Example 3: Live `ParseTreeListener` — fire during parsing

Most cases are covered by Examples 1 and 2. If you need to intervene while the parser is building each node (mutating tokens, injecting metadata, streaming work), attach a listener with parser.addParseListener(...). This is exactly how fe-sql-parser's internal PostProcessor rewrites identifier case at parse time.

DorisSqlParser.parseStatement does not expose the parser instance; use newLexer + newParser to take ownership:

import org.apache.doris.nereids.DorisLexer;
import org.apache.doris.nereids.DorisParser;
import org.apache.doris.nereids.DorisParserBaseListener;
import org.apache.doris.sqlparser.DorisSqlParser;

public class HintCollectorListener extends DorisParserBaseListener {
    public final List<String> hints = new ArrayList<>();

    @Override
    public void exitOptimizeHint(DorisParser.OptimizeHintContext ctx) {
        hints.add(ctx.getText());
    }
}

DorisSqlParser facade = new DorisSqlParser();
DorisLexer lexer = facade.newLexer(sql);
DorisParser parser = facade.newParser(lexer);

HintCollectorListener hintListener = new HintCollectorListener();
parser.addParseListener(hintListener);

DorisParser.SingleStatementContext tree = parser.singleStatement();
System.out.println(hintListener.hints);

newParser already attaches PostProcessor and ParseErrorListener; your listener is added on top.

Example 4: Wrap the facade — metrics, caching, rewriting

For “do something before and after every parse” (instrumentation, PII redaction, request-level routing), composition is the cleanest pattern:

import com.github.benmanes.caffeine.cache.Cache;
import com.github.benmanes.caffeine.cache.Caffeine;
import io.micrometer.core.instrument.MeterRegistry;
import org.apache.doris.nereids.DorisParser;
import org.apache.doris.sqlparser.DorisSqlParser;

import static java.util.concurrent.TimeUnit.NANOSECONDS;

public class InstrumentedDorisSqlParser {
    private final DorisSqlParser delegate;
    private final Cache<String, DorisParser.SingleStatementContext> cache;
    private final MeterRegistry metrics;

    public InstrumentedDorisSqlParser(MeterRegistry metrics) {
        this.delegate = new DorisSqlParser();
        this.cache = Caffeine.newBuilder().maximumSize(10_000).build();
        this.metrics = metrics;
    }

    public DorisParser.SingleStatementContext parse(String sql) {
        // pre-hook: redact literals so semantically equivalent queries share a cache entry
        String normalized = redactLiterals(sql);
        return cache.get(normalized, key -> {
            long start = System.nanoTime();
            try {
                return delegate.parseStatement(key);
            } finally {
                metrics.timer("sql.parse").record(System.nanoTime() - start, NANOSECONDS);
            }
        });
    }
}

Example 5: Stack multiple hooks on the same tree

Different teams can maintain their own hook classes; you do not need to merge them into one giant visitor. ParseTreeWalker can walk the same tree multiple times:

ParseTree tree = parser.parseStatement(sql);

LineageExtractor     lineage = new LineageExtractor();
AuditListener        audit   = new AuditListener();
HintCollectorListener hints  = new HintCollectorListener();

lineage.visit(tree);
ParseTreeWalker.DEFAULT.walk(audit, tree);
ParseTreeWalker.DEFAULT.walk(hints, tree);

Tips

Finding the rule names: every overrideable visitXxx / enterXxx / exitXxx corresponds 1:1 to a xxx: rule in DorisParser.g4. Open DorisParserBaseVisitor in your IDE to see the full list, or run the CLI with --pretty to see the actual rule names that appear in the tree for your SQL, then target them in your visitor.

DIRECTIONS: Write the next part of the Doris SQL parser hooks guide, picking up right after its last tip and keeping the same style.

INFORMATION SHOWN:
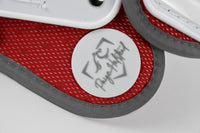 PHX™ Fastpitch Catching Kit / Paige Halstead Inspired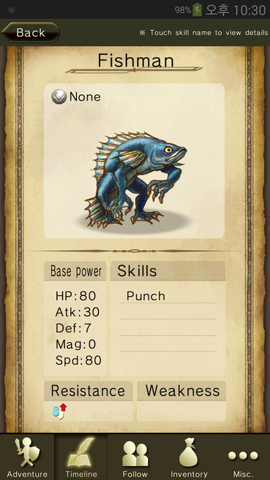 File:Fishman.png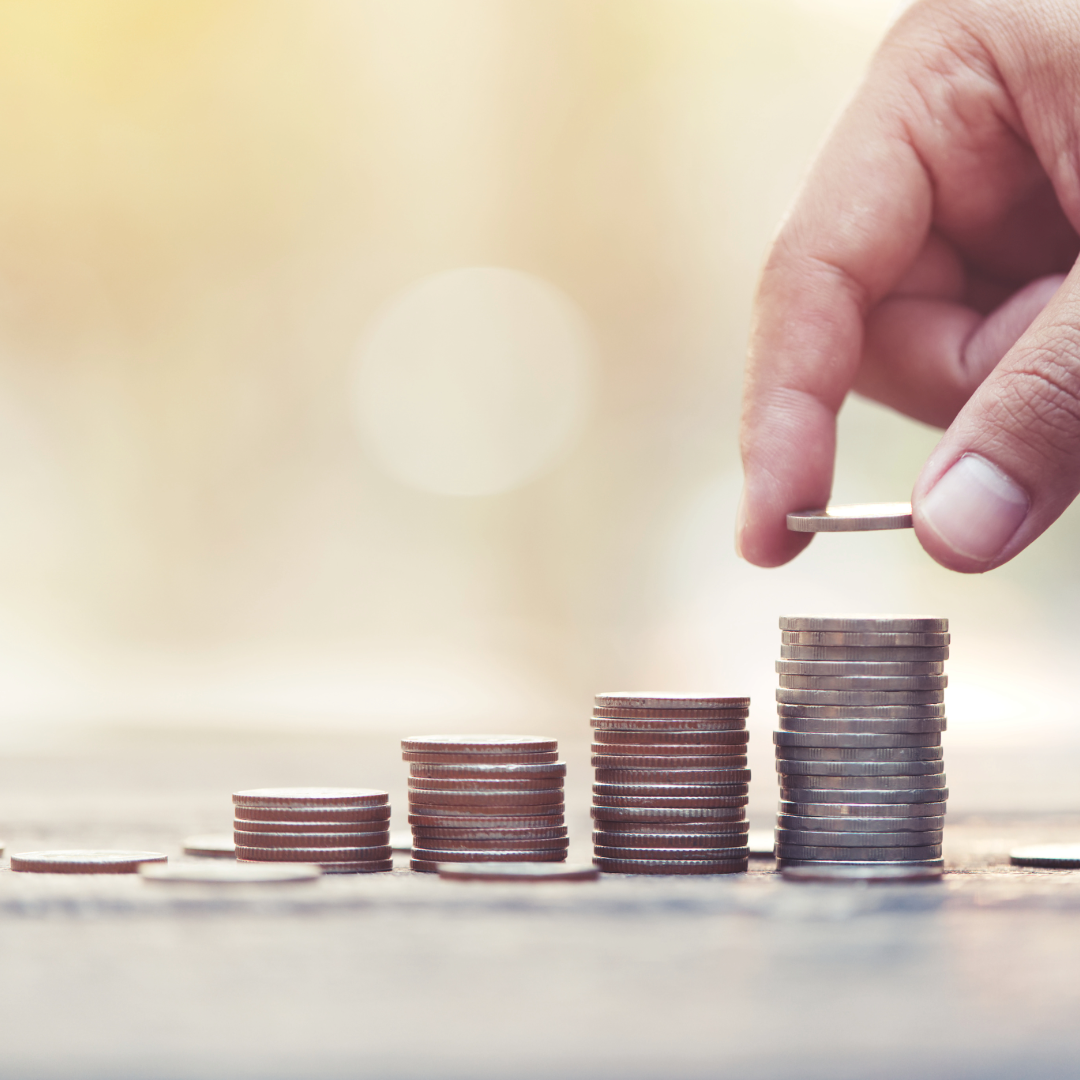 Inflation Clouds, Market Optimism: June in Review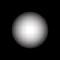 Spherualizer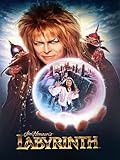 Labyrinth
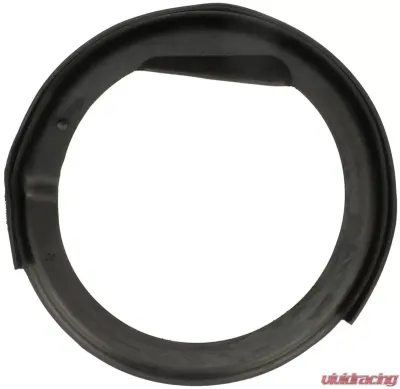 Delphi Suspension Coil Spring Seat - TC6545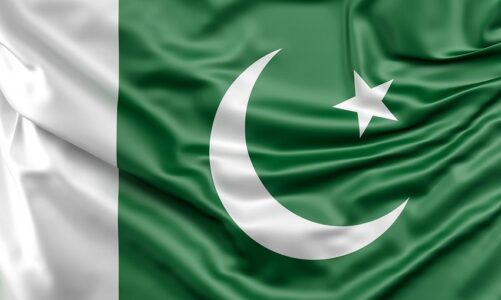 parlamenti i pakistanit do te zgjedhe kryeministrin e ri me 3 mars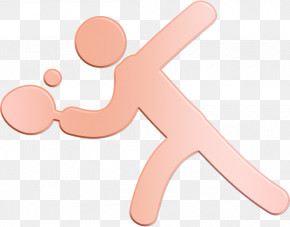 Humans Icon People Icon Table Tennis Icon PNG
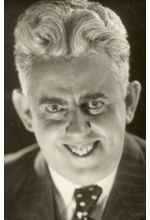 Ferenc Futurista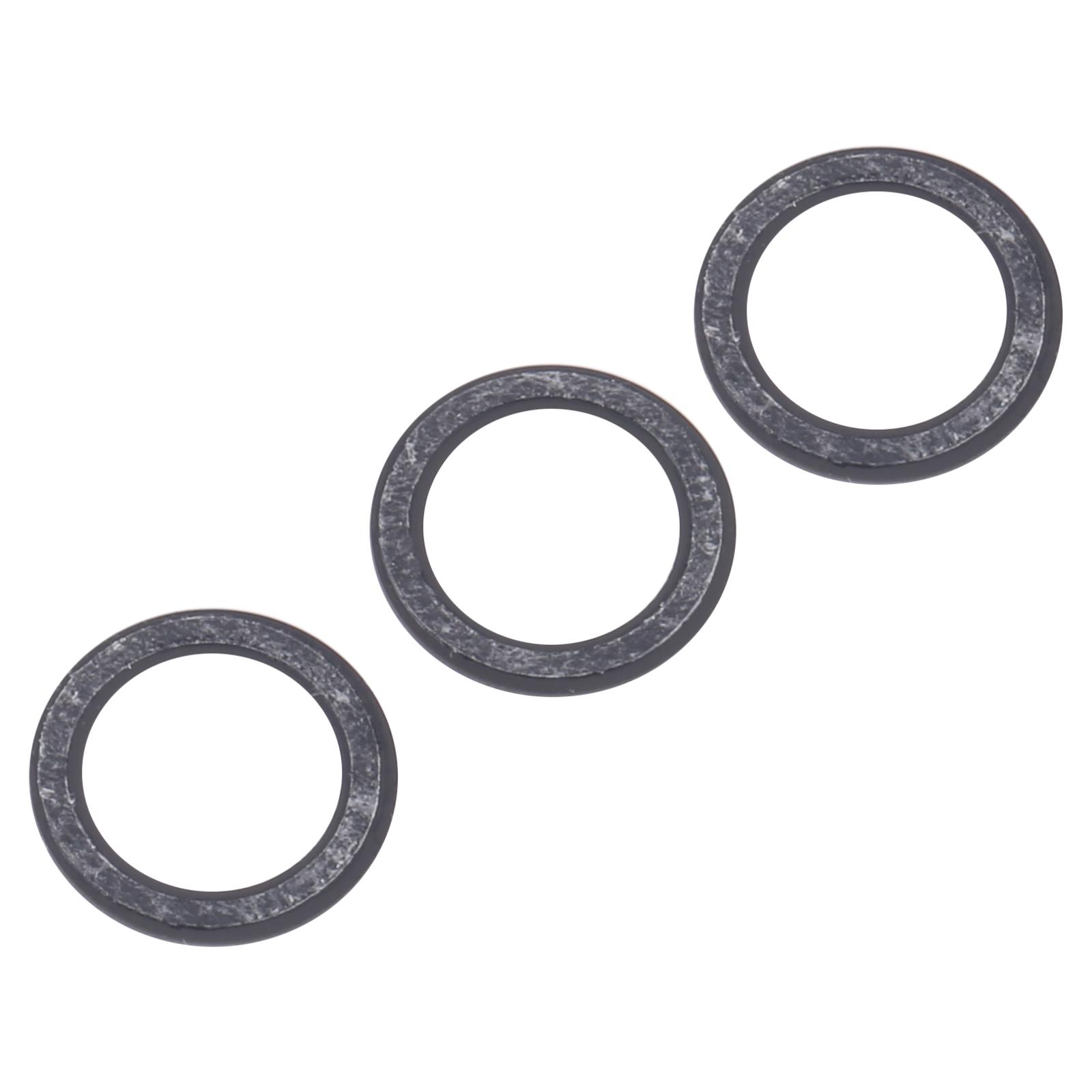 Samsung Galaxy S23 SM-S911B Back Camera Lens Replacement - Image 2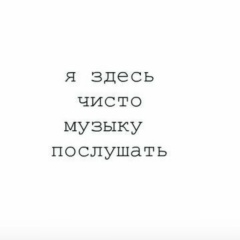 Айгерим Уразимбетова, 05.02.1994, Актобе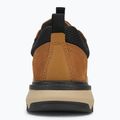 Încălțăminte pentru bărbați CATerpillar Colorado Sneaker Lo sand 6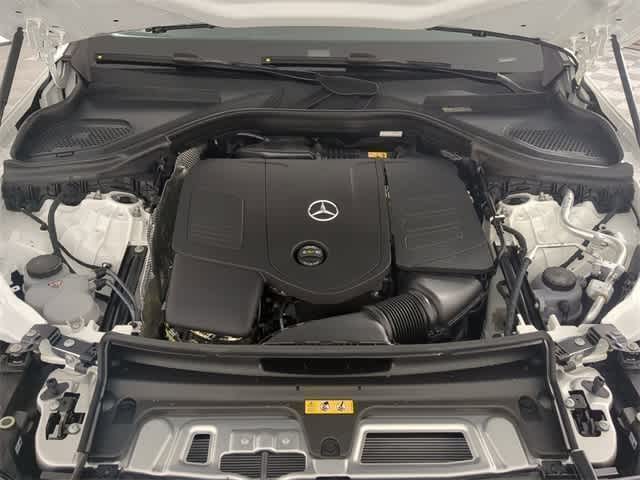 Thumbnail: 2026 Mercedes-Benz GLC - 13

RESPONSE TO THE TASK:
Remember to call super.visitXxx(ctx): a visitor's default behavior is to recurse into children. If you forget super, nothing below the current node will be visited. Either return super.visitXxx(ctx) to keep recursing, or return null to explicitly prune.
Don't throw arbitrary runtime exceptions from hooks: they bypass fe-sql-parser's own error-location plumbing. If you need to fail inside a visitor, throw an exception that carries Origin-style line/column info (see ParserUtils.position(Token)).
Debug your visitor with the CLI first: the CLI doesn't know about your visitor, but --pretty output tells you exactly what rule names show up for any SQL — much faster than guessing.

Configuration Knobs

DorisSqlParser is configured via constructor flags. Both default to false, which matches the most common Doris query behavior.

DorisSqlParser parser = new DorisSqlParser(
    /* noBackslashEscapes = */ false,
    /* ansiSqlSyntax     = */ false
);

Flag	Effect
`noBackslashEscapes`	When `true`, `\` inside string literals is a literal backslash rather than an escape character. Matches MySQL's `NO_BACKSLASH_ESCAPES` sql_mode.
`ansiSqlSyntax`	When `true`, enables ANSI SQL behavior in a small number of grammar rules (mainly around `GROUP BY` / `ORDER BY` resolution). Matches the `enable_ansi_query_organization_behavior` Doris session variable.

Performance Notes

Origin tracking fast path

ParserUtils.withOrigin pushes the current ANTLR rule's line/column onto a per-thread stack so that ParseException can report the exact source location of any error raised during tree construction. By default this uses a ThreadLocal; threads that run the parser on a hot path can opt into a faster field-based storage by implementing org.apache.doris.nereids.parser.OriginAware:

public class MyParserThread extends Thread implements OriginAware {
    private Origin origin;
    @Override public Origin getOrigin() { return origin; }
    @Override public void setOrigin(Origin o) { this.origin = o; }
}

Any thread that does not implement OriginAware falls back to the ThreadLocal path. Correctness is identical either way; the fast path saves one ThreadLocal hash lookup per withOrigin call.

Thread safety

DorisSqlParser is stateless aside from its constructor flags and can be reused as a shared singleton across threads. Each parse call constructs a fresh Lexer, TokenStream, and Parser internally.

Caveats

The grammar covers the full Doris SQL surface (DDL + DML + administrative commands). If you only care about SELECT, you still parse with the full parser and just visit the relevant subtree.
No semantic analysis: identifiers like t, a, u.id come back as syntactic tokens. Resolving them against a catalog requires additional logic in your application.
antlr4-runtime:4.13.1 is a transitive dependency of the thin jar. Align with this version in your project or you will hit NoSuchMethodError at runtime.
The CLI jar bundles antlr4-runtime so it has no classpath conflicts when run with java -jar.
The module is not yet published to Maven Central. Until it is, consumers need to install it locally with mvn install -Pflatten or pull it from an internal repository.